In vaccine race last lap, the key steps for India
Evaluation criteria for a vaccine
- Evaluation of candidate vaccines for COVID-19 should be done on technical parameters and programmatic suitability.
- An ideal vaccine would provide all of these
- Immunity that is of a high degree (90% + protective especially against severe illness), broad scale (against different variants) and durable (at least five years if not lifelong);
- A vaccine that is safe (little or no side-effects and definitely no serious adverse effects);
- A vaccine that is cheap (similar to current childhood vaccines);
- A vaccine that is programmatically suitable (single dose, can be kept at room temperature or at worst needs simple refrigeration between 2°C and 4°C, needle-free delivery, and
- A vaccine that is available in multidose vials, has long shelf life and is amenable to rapid production.
A difficult vaccine to develop
- Historically, we have faced difficulties in the development of coronavirus vaccines.
Failed attempts
- Although there were some attempts at development of vaccines against Severe Acute Respiratory Syndrome (SARS) and the Middle East Respiratory Syndrome (MERS), there are no licensed vaccines for any coronavirus yet.
Possibility of re-infection
- Previous coronavirus vaccines were found to be immunogenic (generate antibodies as in phase II) but did not effectively prevent acquisition of disease (phase III) fuelling a concern that vaccination may not induce long-lived immunity, and re-infection may be possible.
Inadequate long term experience
- There are also safety concerns due to immunological consequences of the vaccine as these vaccines use newer techniques with which we do not have long term or large population experience.
Need for post-licensure surveillance system
- About the safety of vaccines, there are always possibilities of rare (one in million) or delayed (by months or years) serious adverse events which will come to light only after mass vaccination has started which requires a good post-licensure surveillance system to be in place.
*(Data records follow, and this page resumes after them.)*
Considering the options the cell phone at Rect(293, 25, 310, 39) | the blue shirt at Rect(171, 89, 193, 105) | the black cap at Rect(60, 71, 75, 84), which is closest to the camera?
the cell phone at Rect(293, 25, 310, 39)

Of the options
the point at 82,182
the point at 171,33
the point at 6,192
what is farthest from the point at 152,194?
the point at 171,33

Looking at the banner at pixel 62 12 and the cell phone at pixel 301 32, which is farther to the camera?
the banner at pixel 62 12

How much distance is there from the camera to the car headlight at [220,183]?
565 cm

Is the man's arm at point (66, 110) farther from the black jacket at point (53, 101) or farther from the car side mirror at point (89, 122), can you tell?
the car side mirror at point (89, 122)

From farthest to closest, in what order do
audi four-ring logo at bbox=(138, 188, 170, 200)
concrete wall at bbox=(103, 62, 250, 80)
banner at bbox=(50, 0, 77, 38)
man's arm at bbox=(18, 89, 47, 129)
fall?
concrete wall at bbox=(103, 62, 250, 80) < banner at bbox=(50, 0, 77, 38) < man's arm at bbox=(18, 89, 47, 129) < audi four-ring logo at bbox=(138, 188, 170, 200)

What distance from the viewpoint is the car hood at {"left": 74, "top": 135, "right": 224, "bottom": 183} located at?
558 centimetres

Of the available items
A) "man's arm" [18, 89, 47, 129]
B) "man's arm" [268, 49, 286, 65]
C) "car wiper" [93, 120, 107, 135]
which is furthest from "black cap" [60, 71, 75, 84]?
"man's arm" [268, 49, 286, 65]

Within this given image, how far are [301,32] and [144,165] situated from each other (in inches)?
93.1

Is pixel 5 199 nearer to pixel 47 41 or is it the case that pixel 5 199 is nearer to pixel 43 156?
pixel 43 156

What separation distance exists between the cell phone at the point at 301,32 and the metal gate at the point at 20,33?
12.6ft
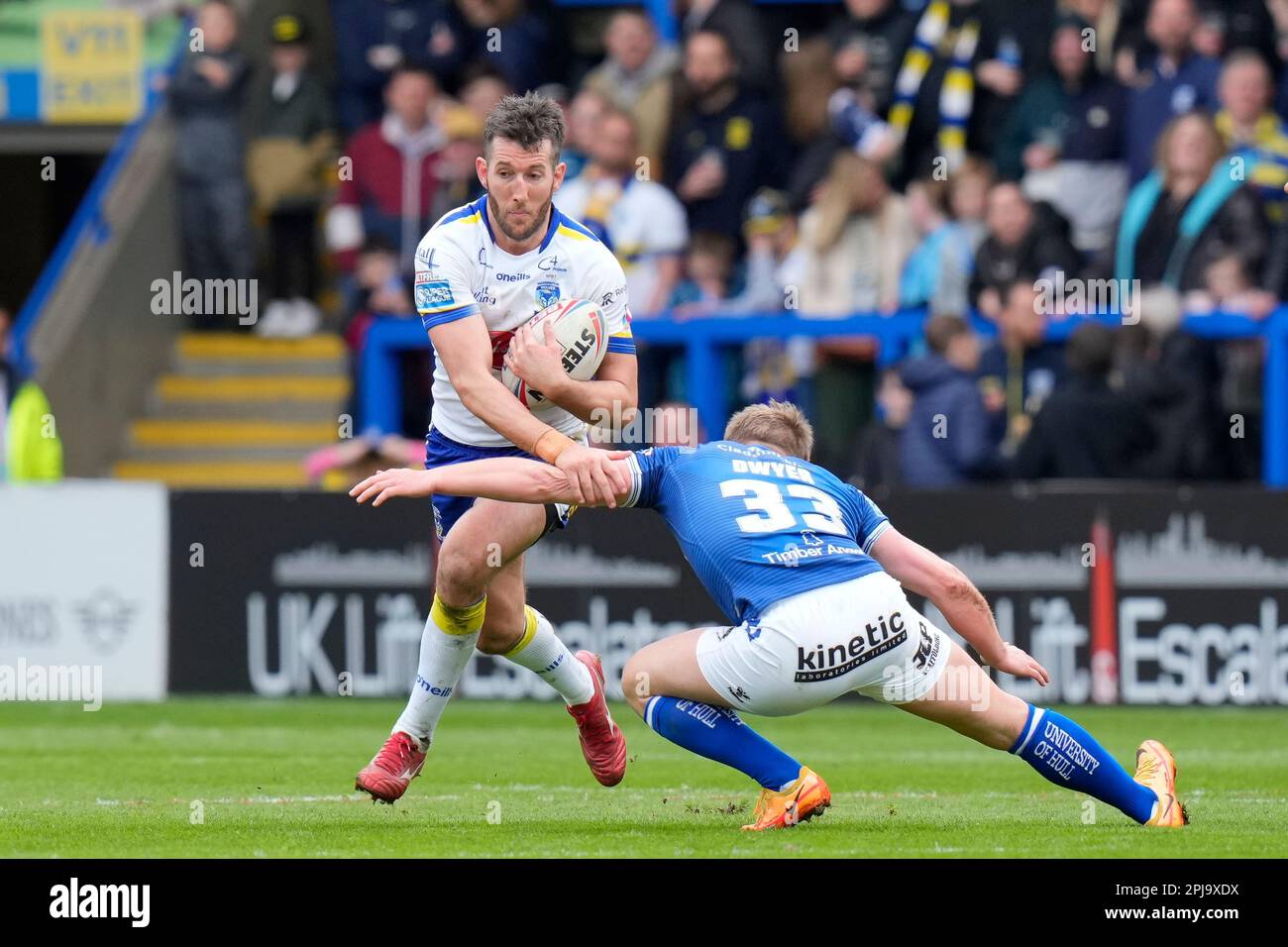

What should the government strategy be while choosing a vaccine and for vaccination?
Ranking by risk category
- The first rule would be to not to put all the vaccines in one basket as we know that the government has planned for vaccine supply from different sources.
Prioritise
- The World Health Organization has issued guidelines for prioritisation for vaccine recipients. For this, we need to rank population sub-groups by risk category (risk of infection or adverse outcome or economic impact), and by programmatic ease of vaccination — based on their captivity (health-care workers, organised sector, workplace, schools), and access to existing channels of vaccination (pregnant women and children).
- Start with where these two criteria intersect — health-care workers followed by policemen.
Use multiple channels
- The third rule is to use multiple channels to immunise the population. Other important considerations would be of equity and cost.
Challenges ahead
Vaccinating general population
- Problems will arise as we move towards vaccinating the general population from frontline workers, even high-risk groups (the elderly and those with co-morbidity) in the general population.
- It might be easier to vaccinate the institutionalised elderly as compared to community-dwelling ones.
- Solution: The only orderly option is to create some sort of a technological solution of a queuing system based on an earlier registration process for age and presence of co-morbidity and allotment of appointment in a nearest booth.
Accessibility issues
- The greatest challenge would be to immunise the poorest and the most vulnerable(slums/migrants/refugees/people with disabilities) because of access issues.
- This must be by an outreach or camp approach (booths along with web-enabled appointments facilitated wby civil society); a programmatically suitable vaccine will have to be prioritised for them.
- Since it is expected that the pandemic would start receding once we protect about 60% of the population (in terms of coverage x effectiveness), the possibility of using a ring immunisation strategy (immunising the population around reported cases), even earlier arises.
Dealing with ‘pay and get’
- One major challenge would be that many people would be willing to pay for the vaccine and ask for expedited access.
- The government can allow the vaccine to be available in the private sector at a market-driven price for such people however it will be ethical as well as cost-saving for the government, if it does not divert vaccines from the government-driven programme.
Conclusion
- Many countries have already published their prioritisation policy whereas in India the details are not available in the public domain.
- It is critical that the government has a fair, transparent and published policy in this regard even if it results in heartburn in some quarters.